Wherever You Are, That's The Place to Be
"Whenever you say something is 'brilliant,' and I have to see it -- Dad, then I know I am in for it." Oh, the shame of being raised the daughter of a recovering academic -- and a pop culture historian to boot. My daughter, now joined by my wife, have been dragged through some of the weirdest encounters with media imaginable, from grade Z horror of the early '70s to anti-Communist comic books of the '50s, underground zines of the '60s to radio serials of the '40s. When it comes to American pop culture, I am an unrepentant intellectual slut.
"What the hell?" has been my family's customary response to entering the living room and seeing what I have running through the DVD player now. "Next time you are telling your readers about us, let them know they have no idea how weird it is to live with you," my wife says.
"And that you never put the leftovers away after you wash the dishes."
Done. She gets a freebie for her many cameos in these columns.
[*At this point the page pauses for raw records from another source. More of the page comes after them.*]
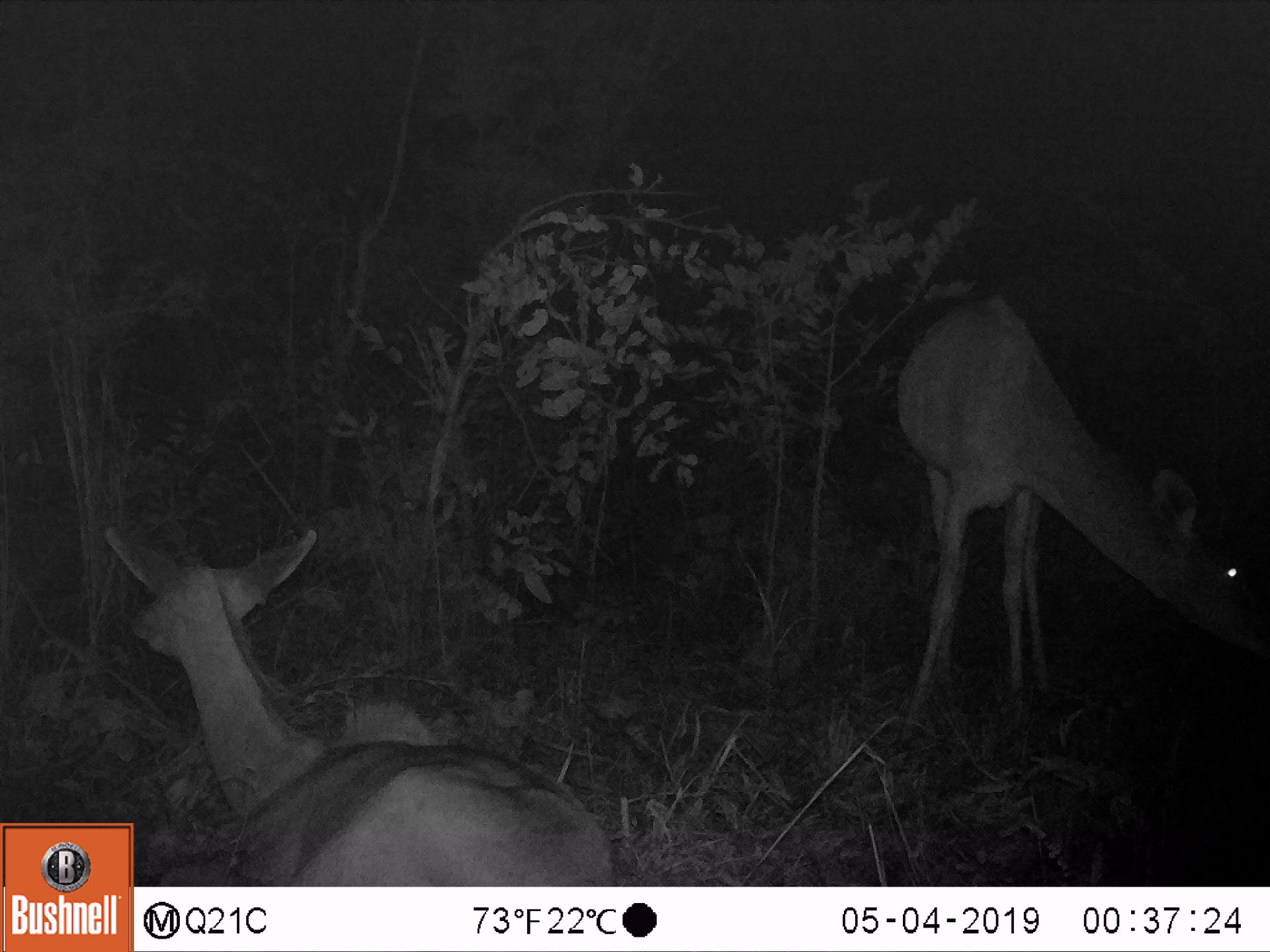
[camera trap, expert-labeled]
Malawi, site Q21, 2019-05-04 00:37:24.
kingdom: Animalia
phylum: Chordata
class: Mammalia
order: Artiodactyla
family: Bovidae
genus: Tragelaphus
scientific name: Tragelaphus strepsiceros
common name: greater kudu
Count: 2.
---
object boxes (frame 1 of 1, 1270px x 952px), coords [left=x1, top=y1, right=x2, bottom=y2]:
greater kudu: [left=884, top=280, right=1270, bottom=758]; [left=83, top=499, right=599, bottom=819]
I really thought that the family viewing of the brilliant ("ugh, Dad!") high school comedy "Fast Times at Ridgemont High" would go over better than it did. I was trying to direct them to Sean Penn's transcendent ("watch the adjectives, honey") acting and Mike Damone's rules for dealing with women. All they saw was that Phoebe Cates and Jennifer Jason Leigh got topless. "Is this why you like the movie?" they ask.
As for the greasy, self-styled lothario Mike Damone and his five tips for dating. One of them is a credo for the future of mobile apps. He advises his friend "Rat": "Act like wherever you are, that's the place to be." He turns to the vast emptiness of the local shopping mall, face lit with enthusiasm and says, "Isn't this great?"
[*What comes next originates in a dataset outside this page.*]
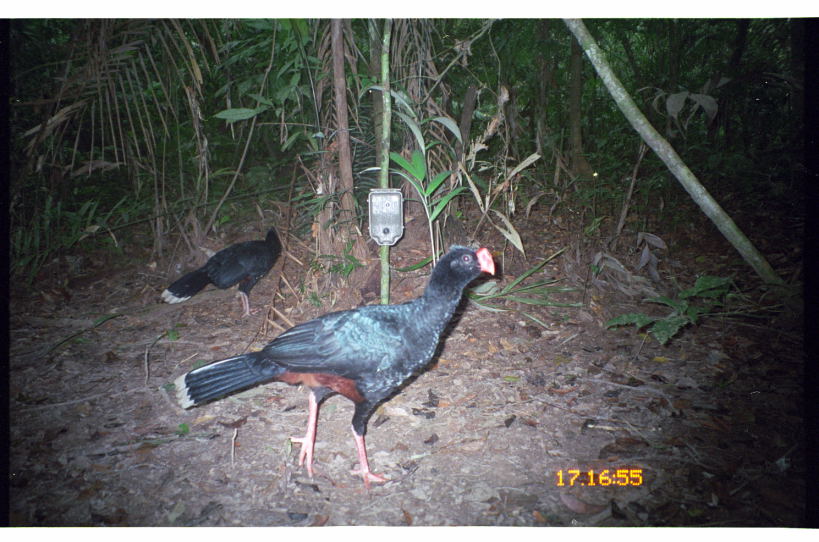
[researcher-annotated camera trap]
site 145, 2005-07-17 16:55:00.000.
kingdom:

It is through embellishing place and time that mobile has the capacity to transcend digital media as we have known it and genuinely dazzle us. On the smallest of scales, GPS directions do this. A well-executed QR code or SMS keyword can do it. Knitting together the physical environment and the decades of digital content we have already created online is the promise of mobility. We need to think like Mike Damone. Wherever you are, how do we make it great?
The other night I had the opportunity to moderate a panel at Mobile Monday in Philadelphia, where I met a number of developer start-ups in the Philly area, all working on fascinating projects, from apps that helped do instant follow-ups on leads you meet at events to pro athlete trading cards in the form of apps. It's energizing to see the ways in which mobility is sparking creativity. We really are seeing an innovation explosion now that mobile technology makes it possible to reimagine the possibilities for experiences in any place and any context.
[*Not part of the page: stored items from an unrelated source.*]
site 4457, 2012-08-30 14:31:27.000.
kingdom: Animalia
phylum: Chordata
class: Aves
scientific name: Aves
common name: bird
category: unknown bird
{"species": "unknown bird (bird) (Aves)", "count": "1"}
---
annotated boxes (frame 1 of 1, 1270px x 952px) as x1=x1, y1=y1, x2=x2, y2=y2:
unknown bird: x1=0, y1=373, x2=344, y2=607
One company, Invictus, showed me its app for the Philadelphia Zoo. Generally it is a colorful but still modest augmentation play. It offered a GPS-enabled map to the park, info on all of the animals, social media tie-ins etc. It is a great first effort made on a limited budget, the kind of app that makes the imagination fly into the possibilities for how version 2 or 3 could turn a physical location into a theme park through mobile augmentation.
For example, what if you could hold the smartphone or tablet in front of you and let it guide you through touchpoints along the paths? Pop-up prompts would tap through to background on the animals with audio or video. You could use the camera to let your kids collect images of the animals, then upload and share them so subsequent visitors can see galleries of user-made images. Audio tours could be triggered by GPS coordinates.
And by the way, this hunger for augmenting place goes way back. Invictus' Philly Zoo app took me back to childhood in the New York Metro area, where the Bronx Zoo's big come-on for kids was a plastic key that unlocked audio commentary at the various zoo exhibits. In the mid-1960s, this what passed for multimedia magic. It entranced me as a kid and became the main reason I begged to go there. It was essentially the stuff of augmented reality -- embellishing a physical experience with rudimentary media tools.
Media traditionally have been focused on pushing content to a fairly limited range of predictable situations and use cases: drive time, breakfast or commute with a newspaper, prime-time living room TV. The forms these media take generally acknowledge and are shaped by those contexts of reception. In a world where media contexts are fully fluid, then the models for imagining and making new media are flipped. Now we don't just push the same media out into every nook and cranny. The real promise here is not in distribution, but in contextual innovation. We start with the place, the situation and imagine how all kinds of media can make the experience richer. How can any moment and place be turned into a theme park?
The engines of creativity are just ramping up as we start to ponder the difference between "mobile," which we have tended to see as an extension of digital as we have known it, to "mobility," or a richer sense of consumers' place and context -- and how we can address them as they move through the times and spaces of their day.
Or as Mike Damone would say, "Isn't this great?"
Well, unless you get caught in my living room, which according to my family is a pop culture nightmare.
"Dad, what the hell?"
"Felix the Cat silent cartoons from the 1920s. Did you know that Felix the Cat was the most popular cartoon character of that decade?"
"Really good to know Dad. Thanks. This from the guy who says he doesn't understand SpongeBob Squarepants."
"Yeah, there's something not quite right with that guy."
Apparently, in the context of my home, in that place, in that moment, I just said something very funny, because my daughter can't stop laughing.